How we cite our quotes: (Chapter.Paragraph)
Quote #1
She had become an enemy, a threat; he could kill her if he had to, kill her without emotion because it was the practical thing to do.
"Say something!" she whispered. Her body went into a brief spasm, her breasts pressing against the dark silk of her dress, rising and falling with the agitated movement. (6.113)
Marie has just tried to escape from Bourne. He decides that killing her would be no big deal…and immediately afterwards, we find out how scared she is when Bourne talks about her breasts. Bourne's kidnapping of Marie, and the violence that soon happens to her, is sexualized. It's almost as if the brutal kidnapping is the beginning of the courtship for Bourne and Marie.
Quote #2
What he saw inside filled him with revulsion and fury. Marie St. Jacques' clothes were torn away, shredded into strips. Hands were poised like claws on her half-naked body, kneading her breasts, separating her legs. The executioner's organ protruded from the cloth of his trousers; he was inflicting the final indignity before he carried out the sentence of death. (9.14)
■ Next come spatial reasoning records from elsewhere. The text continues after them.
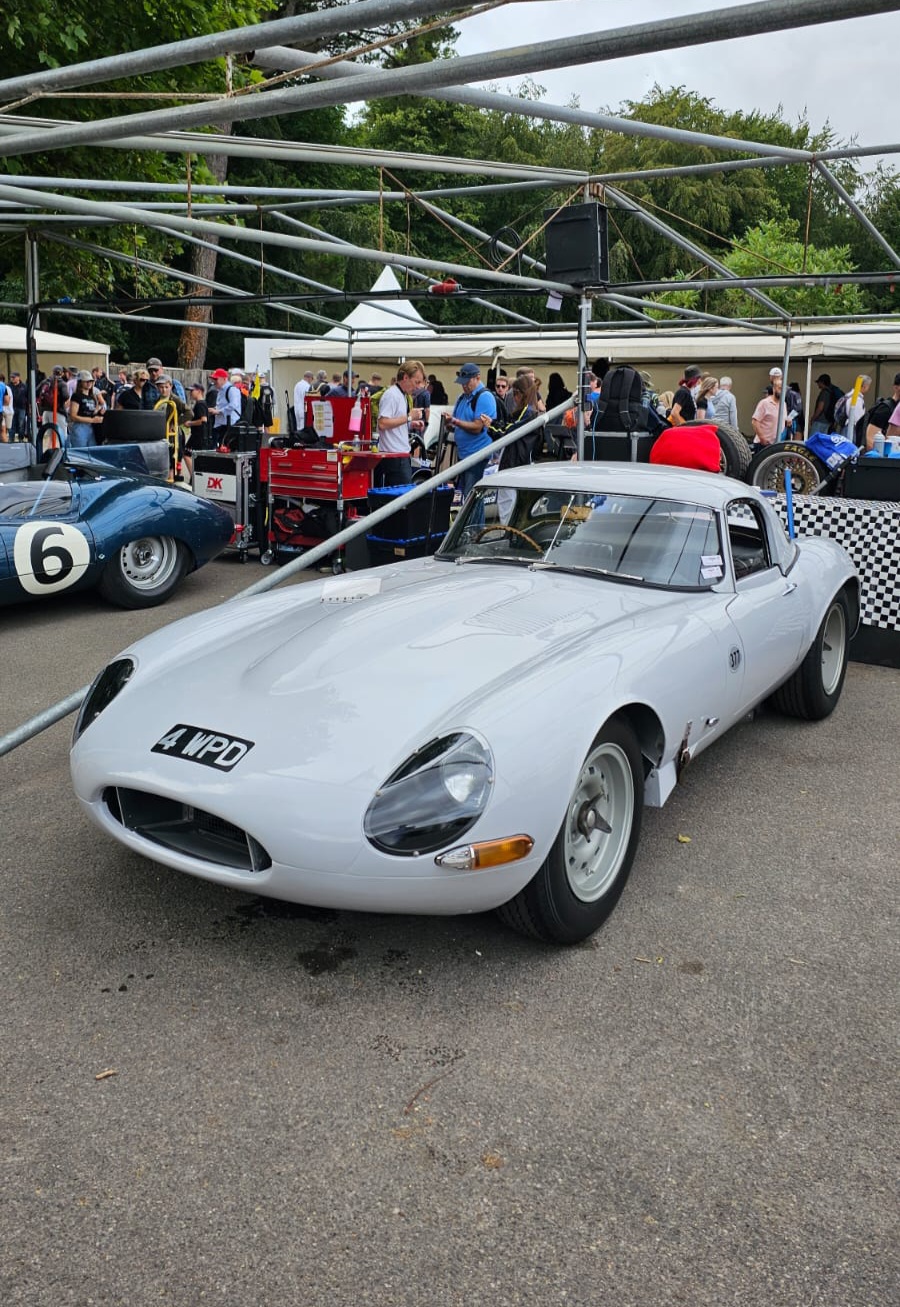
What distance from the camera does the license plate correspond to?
9.39ft

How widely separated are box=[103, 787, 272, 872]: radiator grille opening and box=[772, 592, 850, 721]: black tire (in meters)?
3.22

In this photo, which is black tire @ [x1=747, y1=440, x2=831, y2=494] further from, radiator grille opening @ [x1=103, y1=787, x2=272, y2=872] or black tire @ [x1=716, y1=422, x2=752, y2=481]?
radiator grille opening @ [x1=103, y1=787, x2=272, y2=872]

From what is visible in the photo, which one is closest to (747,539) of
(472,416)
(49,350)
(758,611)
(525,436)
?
(758,611)

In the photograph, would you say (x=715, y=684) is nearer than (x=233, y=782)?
No

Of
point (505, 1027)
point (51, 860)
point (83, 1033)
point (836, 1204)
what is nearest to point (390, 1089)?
point (505, 1027)

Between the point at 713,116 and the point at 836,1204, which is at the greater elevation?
the point at 713,116

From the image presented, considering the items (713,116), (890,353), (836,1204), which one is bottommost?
(836,1204)

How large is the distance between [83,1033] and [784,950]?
6.62ft

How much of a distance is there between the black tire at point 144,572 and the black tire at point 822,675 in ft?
15.9

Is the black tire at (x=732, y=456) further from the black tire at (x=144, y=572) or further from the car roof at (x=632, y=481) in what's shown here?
the car roof at (x=632, y=481)

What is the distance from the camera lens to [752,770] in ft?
15.4

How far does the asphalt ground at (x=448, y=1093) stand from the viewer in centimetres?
198

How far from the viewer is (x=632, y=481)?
4465 mm

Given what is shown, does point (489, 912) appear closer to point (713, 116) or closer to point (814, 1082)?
point (814, 1082)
The rape here is presented as a horror, but at the same time, it seems like a continuation of her sexualized kidnapping. Bourne repudiates that violence by expressing shock at the rape and by rescuing Marie. Do you think the novel thinks that this kind of violence is sexy, or doesn't it?
Quote #3
"Why didn't you go to the police?"
"I almost did, and I'm not sure I can tell you why I didn't. Maybe it was the rape, I don't know. I'm being honest with you. I've always been told it's the most horrible experience a woman can go through. I believe it now. And I heard the anger—the disgust—in your own voice when you shouted at him. I'll never forget that moment as long as I live, as much as I may want to." (9.70)
Marie's rape is central to her decision to help Bourne and then to fall in love with him. The rape is in some sense a plot solution: the novel needs to turn Marie from someone Bourne has abused into his friend and lover, and the quickest way to do that is through trauma. For Webb (Bourne), a man, the transformative trauma was having his wife and child killed. For Marie, a woman, the transformative trauma is rape. It's these characters' experiences of trauma that bring them together and make them different from other people.